先輩、じゃない、翔真さんの顔の筋肉が緩んだ。
「次、呼び捨てで。」
「“翔真”」
「・・・・・・・。なんだろう、主従関係を感じた。今、俺、鈴香の下僕になった」
「“翔真さん”で! “さん”を、付けさせてください!!」
どんなキャラになってるの? この人の頭の中で、私。
「うん、どっちでも。時々は“先輩”も良いし・・・・。そうだ、俺を褒めるときは“さん”付けで、叱るときは呼び捨て、とか」
「叱るときって、・・・・子供?
楽しそうですね? せんぱ、翔真さん」
呼び方の話をしてるだけで、歌い出しそうにうきうきした顔をしてる。
彼曰く、日本人以外からは呼び捨てが普通だし、沙綾さんやみな美さんも呼び捨てにしてくるから“翔真”と呼んでくる女性はかなり多いのだそう。
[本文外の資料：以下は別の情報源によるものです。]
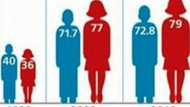 Türk insanının yaşam süresi 80 yılda iki katına çıktı!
逆に私からは“さん”付けのほうが『男心を擽られて良い』と言うのだ。
「もちろん、鈴香の好きに呼んで良いんだけど。“ダーリン”とか」
「じゃあせん、翔真さんは、私のこと“ハニー”とか?」
「良いよ、ハニー」
「止めましょう。此処は日本です」
「ハハッ」
よいしょ、と小さな掛け声で翔真さんは脚を下ろし、ソファの上で体ごと私に向かい合う。
「なんと呼ばれても良いんだ。俺、鈴香の声が好きだから。鈴香が俺を呼んでるってだけで嬉しいから」
「わ、私も・・・・せ、翔真さんの声、凄く魅力的だと思ってました。昔、初めて聞いた時から」
低めで、透明感と艶があって・・・・黒いガラスのような声。